Without the pictures, can you quote each line below exactly?

────────

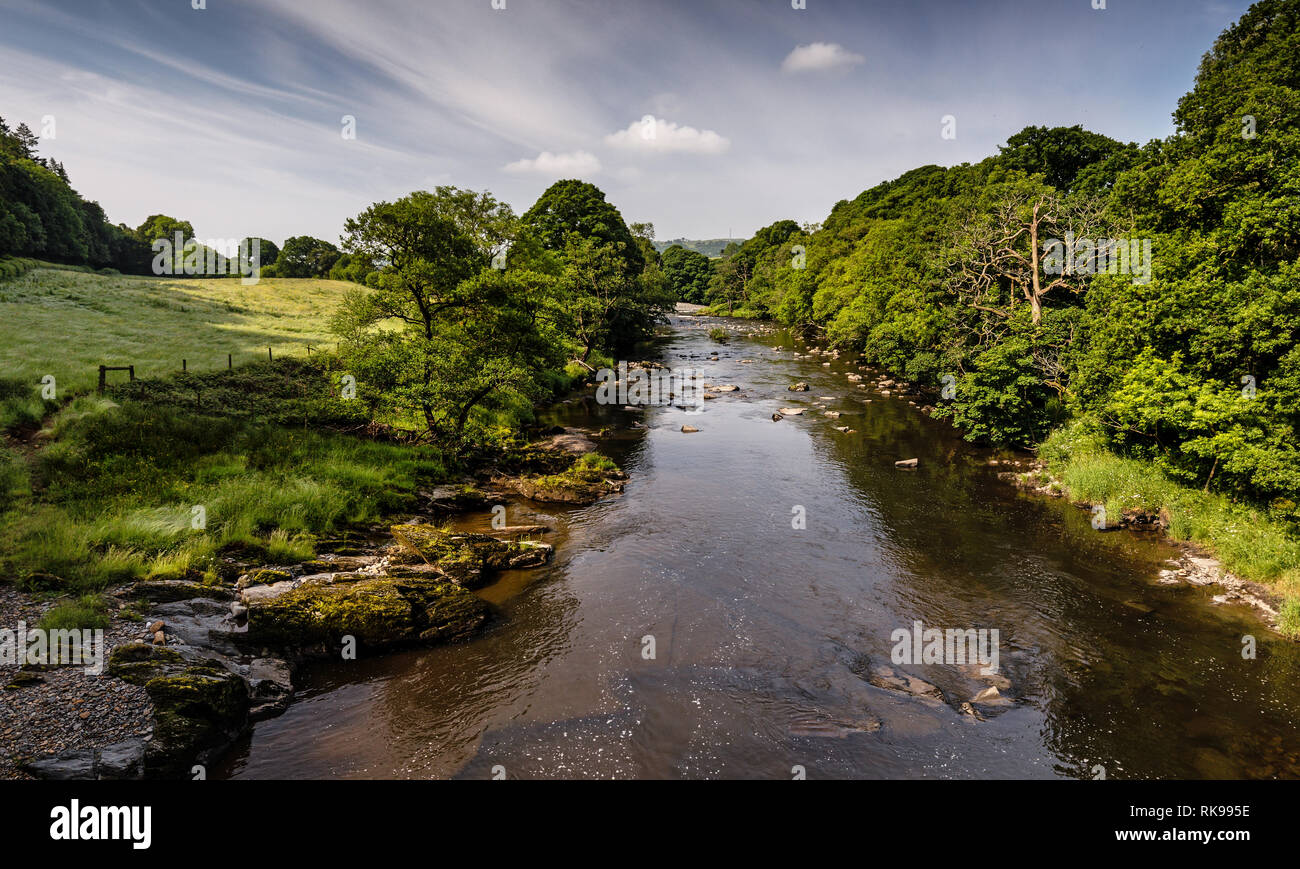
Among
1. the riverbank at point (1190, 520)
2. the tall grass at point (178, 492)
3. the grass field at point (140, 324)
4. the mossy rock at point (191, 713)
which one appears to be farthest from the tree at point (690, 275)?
the mossy rock at point (191, 713)

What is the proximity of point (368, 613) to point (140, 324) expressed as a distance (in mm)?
43054

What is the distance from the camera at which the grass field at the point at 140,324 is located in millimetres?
27328

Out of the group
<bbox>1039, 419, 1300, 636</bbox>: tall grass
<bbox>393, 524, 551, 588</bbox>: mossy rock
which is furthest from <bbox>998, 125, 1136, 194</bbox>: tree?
<bbox>393, 524, 551, 588</bbox>: mossy rock

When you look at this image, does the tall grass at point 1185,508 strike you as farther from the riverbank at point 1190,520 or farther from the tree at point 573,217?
the tree at point 573,217

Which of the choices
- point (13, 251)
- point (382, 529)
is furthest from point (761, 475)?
point (13, 251)

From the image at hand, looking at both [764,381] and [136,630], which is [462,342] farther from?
[764,381]

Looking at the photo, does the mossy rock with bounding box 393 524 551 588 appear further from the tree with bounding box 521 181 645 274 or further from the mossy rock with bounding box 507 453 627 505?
the tree with bounding box 521 181 645 274

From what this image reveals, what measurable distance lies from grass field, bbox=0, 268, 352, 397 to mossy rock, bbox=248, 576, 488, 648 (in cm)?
1800

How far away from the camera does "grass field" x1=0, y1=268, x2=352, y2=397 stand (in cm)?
2733

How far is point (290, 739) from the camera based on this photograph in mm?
11031

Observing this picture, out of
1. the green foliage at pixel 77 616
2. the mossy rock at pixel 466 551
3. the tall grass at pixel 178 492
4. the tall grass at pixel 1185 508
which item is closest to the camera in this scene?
the green foliage at pixel 77 616

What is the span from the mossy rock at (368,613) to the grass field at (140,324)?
18.0m

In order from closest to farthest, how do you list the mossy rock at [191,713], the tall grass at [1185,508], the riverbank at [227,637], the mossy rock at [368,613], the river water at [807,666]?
the riverbank at [227,637] → the mossy rock at [191,713] → the river water at [807,666] → the mossy rock at [368,613] → the tall grass at [1185,508]

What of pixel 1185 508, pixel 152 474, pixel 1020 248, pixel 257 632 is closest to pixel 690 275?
pixel 1020 248
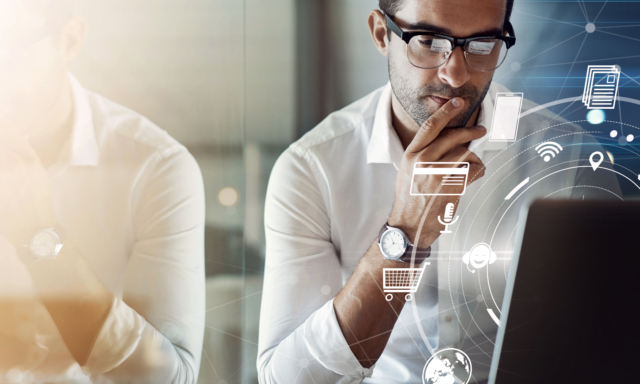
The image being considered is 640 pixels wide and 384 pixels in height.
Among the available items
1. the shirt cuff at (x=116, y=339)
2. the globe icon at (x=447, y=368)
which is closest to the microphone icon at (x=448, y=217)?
the globe icon at (x=447, y=368)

────────

Answer to the task:
Among
1. the riverbank at point (1190, 520)
2. the tall grass at point (178, 492)
3. the grass field at point (140, 324)
4. the mossy rock at point (191, 713)
which one appears to be farthest from the tree at point (690, 275)?
the mossy rock at point (191, 713)

What is the proximity of point (368, 613) to point (140, 324) expressed as a distance (in mm)?
43054

What is the distance from the camera at which the grass field at the point at 140,324 is located in millimetres?
27328

Out of the group
<bbox>1039, 419, 1300, 636</bbox>: tall grass
<bbox>393, 524, 551, 588</bbox>: mossy rock
which is furthest from <bbox>998, 125, 1136, 194</bbox>: tree?
<bbox>393, 524, 551, 588</bbox>: mossy rock

When you look at this image, does the tall grass at point 1185,508 strike you as farther from the riverbank at point 1190,520 or farther from the tree at point 573,217?
the tree at point 573,217

Which of the choices
- point (13, 251)
- point (382, 529)
is furthest from point (761, 475)?
point (13, 251)

From the image at hand, looking at both [764,381] and [136,630], which is [462,342] farther from?
[764,381]

Looking at the photo, does the mossy rock with bounding box 393 524 551 588 appear further from the tree with bounding box 521 181 645 274 or further from the mossy rock with bounding box 507 453 627 505?
the tree with bounding box 521 181 645 274

From what this image reveals, what measurable distance lies from grass field, bbox=0, 268, 352, 397 to mossy rock, bbox=248, 576, 488, 648 (in cm)?
1800

How far away from the camera does "grass field" x1=0, y1=268, x2=352, y2=397 stand (in cm)?
2733

How far is point (290, 739) from the camera based on this photograph in mm?
11031

Observing this picture, out of
1. the green foliage at pixel 77 616
2. the mossy rock at pixel 466 551
3. the tall grass at pixel 178 492
4. the tall grass at pixel 1185 508
which item is closest to the camera in this scene?
the green foliage at pixel 77 616

What is the span from the mossy rock at (368,613) to the grass field at (140,324)?
18.0m

In order from closest to farthest, how do you list the mossy rock at [191,713], the tall grass at [1185,508], the riverbank at [227,637], the mossy rock at [368,613], the river water at [807,666]?
the riverbank at [227,637] → the mossy rock at [191,713] → the river water at [807,666] → the mossy rock at [368,613] → the tall grass at [1185,508]

What of pixel 1185 508, pixel 152 474, pixel 1020 248, pixel 257 632 is closest to pixel 690 275?
pixel 1020 248
The image being considered is 640 pixels wide and 384 pixels in height.
Among the available items
1. the shirt cuff at (x=116, y=339)
2. the globe icon at (x=447, y=368)
which is closest to the microphone icon at (x=448, y=217)?
the globe icon at (x=447, y=368)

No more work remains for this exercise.